Japan Earthquake “felt” by AISN seismometers
The fifth largest earthquake in recorded history struck Japan on Friday afternoon. The magnitude 8.9 event occurred at a shallow depth of 24km, 400 km off the east coast of Japan, releasing a devastating amount of energy to the surrounding area. The earthquake was a result of thrust faulting near the subduction zone plate boundry between the westward moving Pacific Plate and the North America Plate (aprox rate of movement is 83 mm/year). The sea-floor displacement caused a tsunami which was up to 30ft high and extended inland about 10 km in the Miyagi Prefecture on Japan’s east coast. The death toll is still being tallied as search and rescue workers and officials attempt to locate the tens of thousands missing. The Tsunami reached the US Pacific coast earlier this morning where little damage was reported. Damage reports from Japan include extensive fires, including an oil refinery and a petrochemical plant in Sendai, train derailments, a burst dam, and the threats associated with nuclear power plant shut down. There were several fore-shocks which happened earlier in the week. Aftershocks continue to pour in and dominate seismic records in the region.

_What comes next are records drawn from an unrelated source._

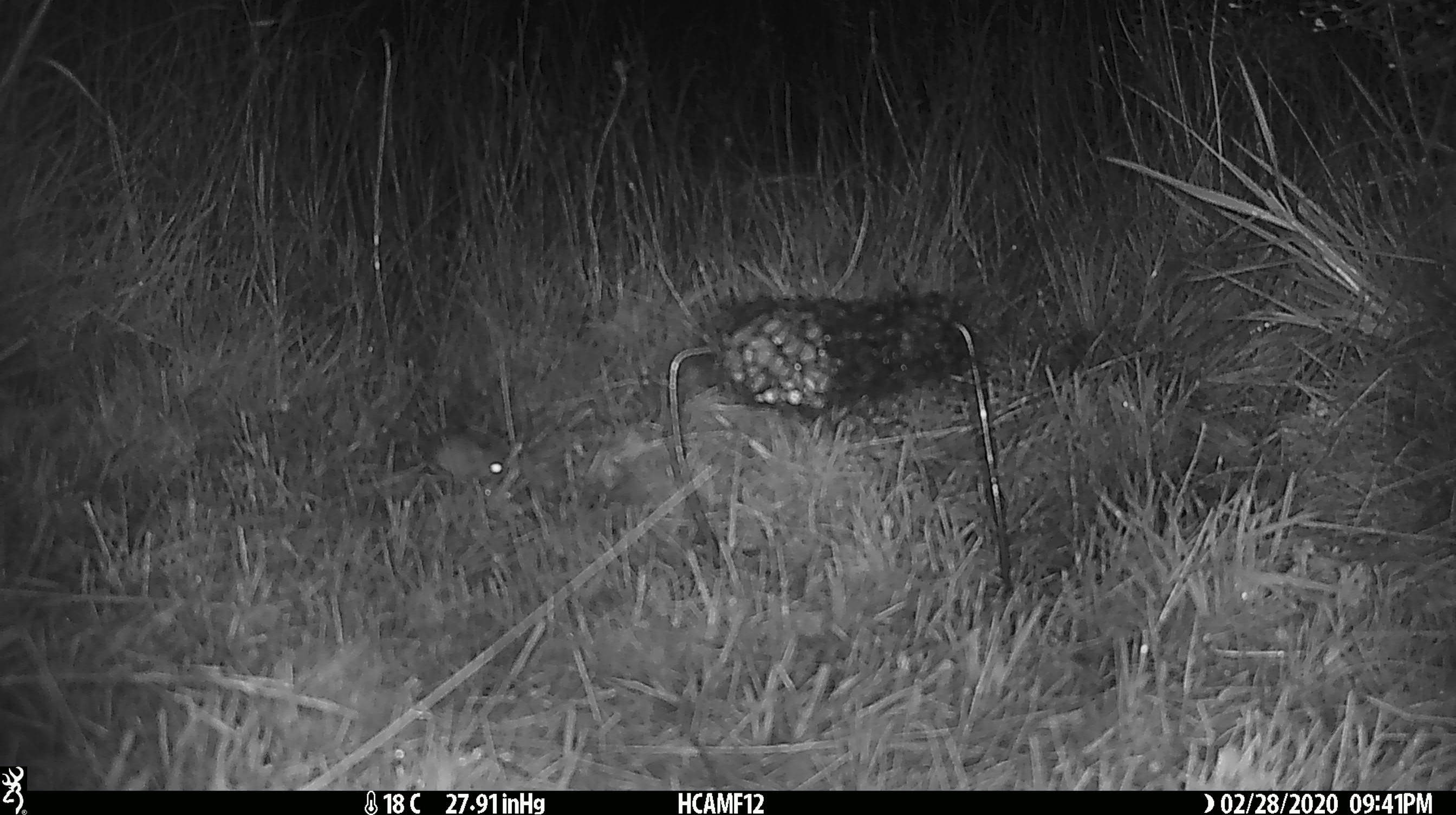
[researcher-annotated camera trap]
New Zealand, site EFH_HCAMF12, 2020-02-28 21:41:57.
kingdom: Animalia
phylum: Chordata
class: Mammalia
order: Rodentia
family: Muridae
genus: Mus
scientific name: Mus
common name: mouse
Mouse (Mus).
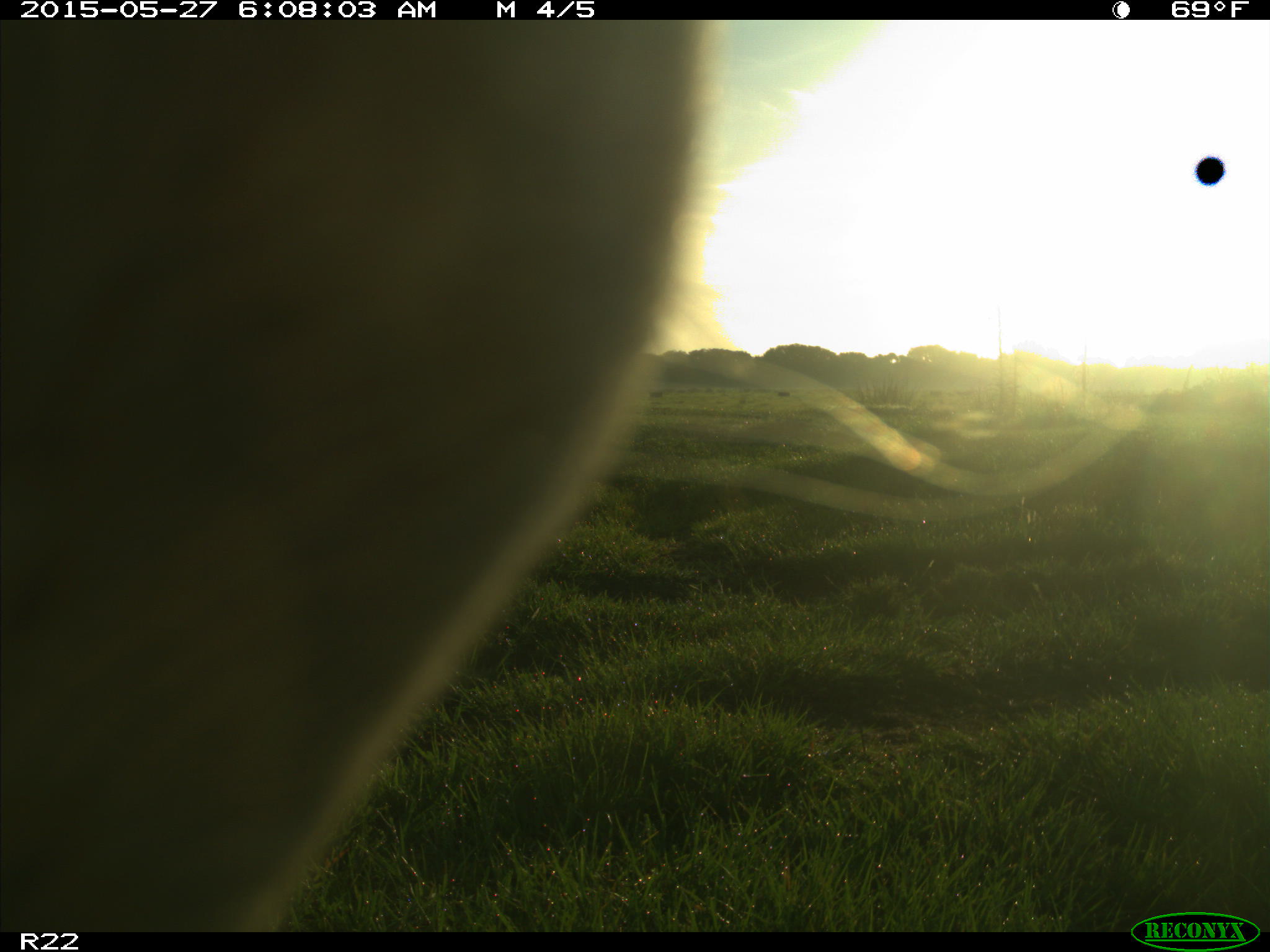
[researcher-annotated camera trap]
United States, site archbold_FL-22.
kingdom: Animalia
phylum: Chordata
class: Mammalia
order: Artiodactyla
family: Bovidae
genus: Bos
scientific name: Bos taurus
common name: domestic cow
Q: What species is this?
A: Bos taurus (domestic cow).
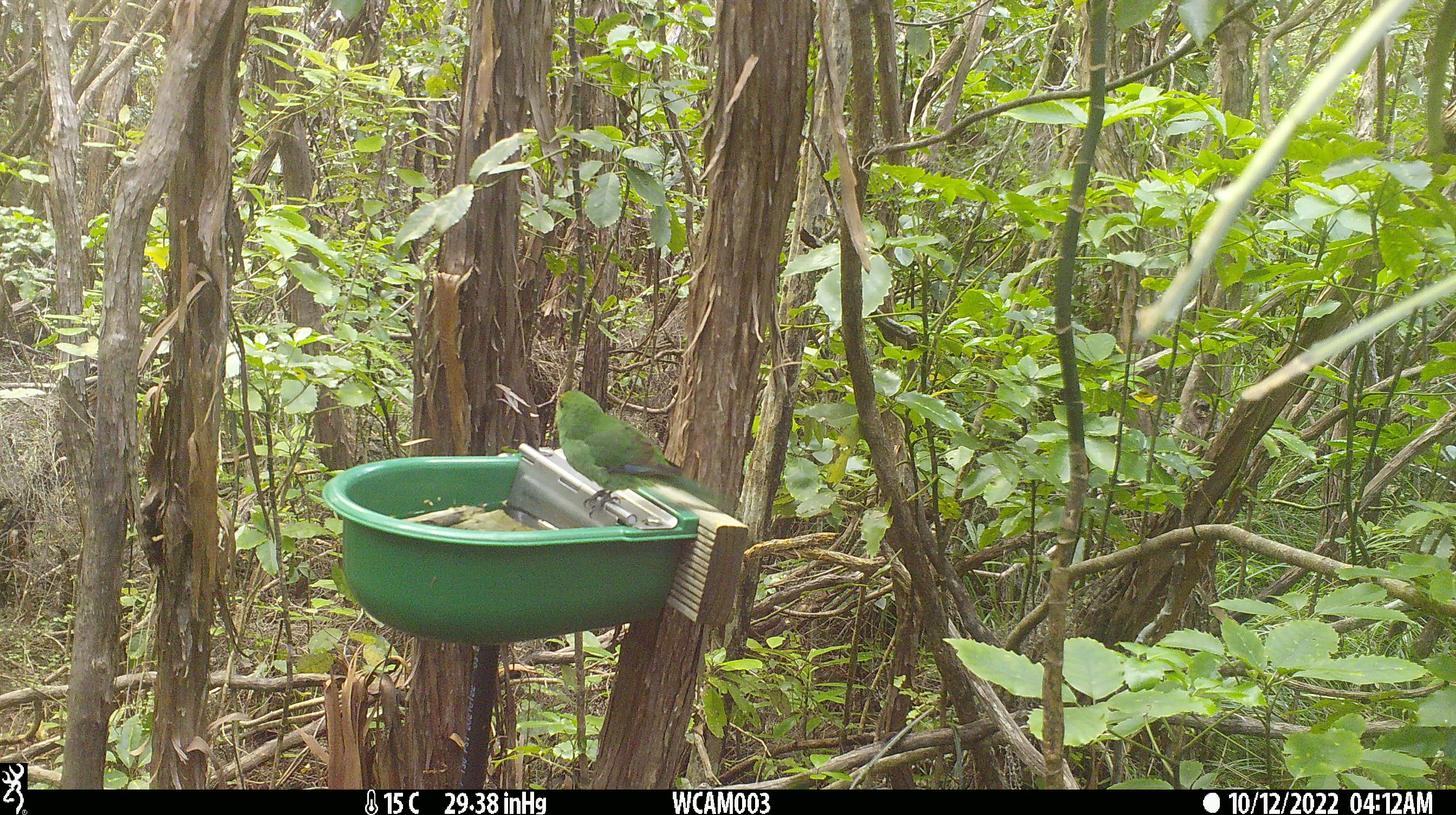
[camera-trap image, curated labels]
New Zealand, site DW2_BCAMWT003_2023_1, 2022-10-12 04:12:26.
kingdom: Animalia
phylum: Chordata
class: Aves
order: Psittaciformes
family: Psittaculidae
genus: Cyanoramphus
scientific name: Cyanoramphus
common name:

Currently, the most complete source of scientific information available is from the USGS at:
For other damage figures, try the Red Cross:
The AISN was shaken by this event which occurred ~9,000 km away (from Phoenix, 80.66 degrees). The seismogram below is a paper record from a short period sensor at the Flagstaff station on the NAU campus. Shaking here started on our instruments at 11.58pm local time and continued for hours as additional energy reached us from aftershocks.
Digital records from short period (CCAZ) and broadband stations (Y14A) both clip at high wave amplitudes even at such a great distance from the hypocenter. Phase picks from stations U15A, X18A, 319A and 113A of the Arizona Integrated Seismic Network were used in the preliminary USGS data for this event.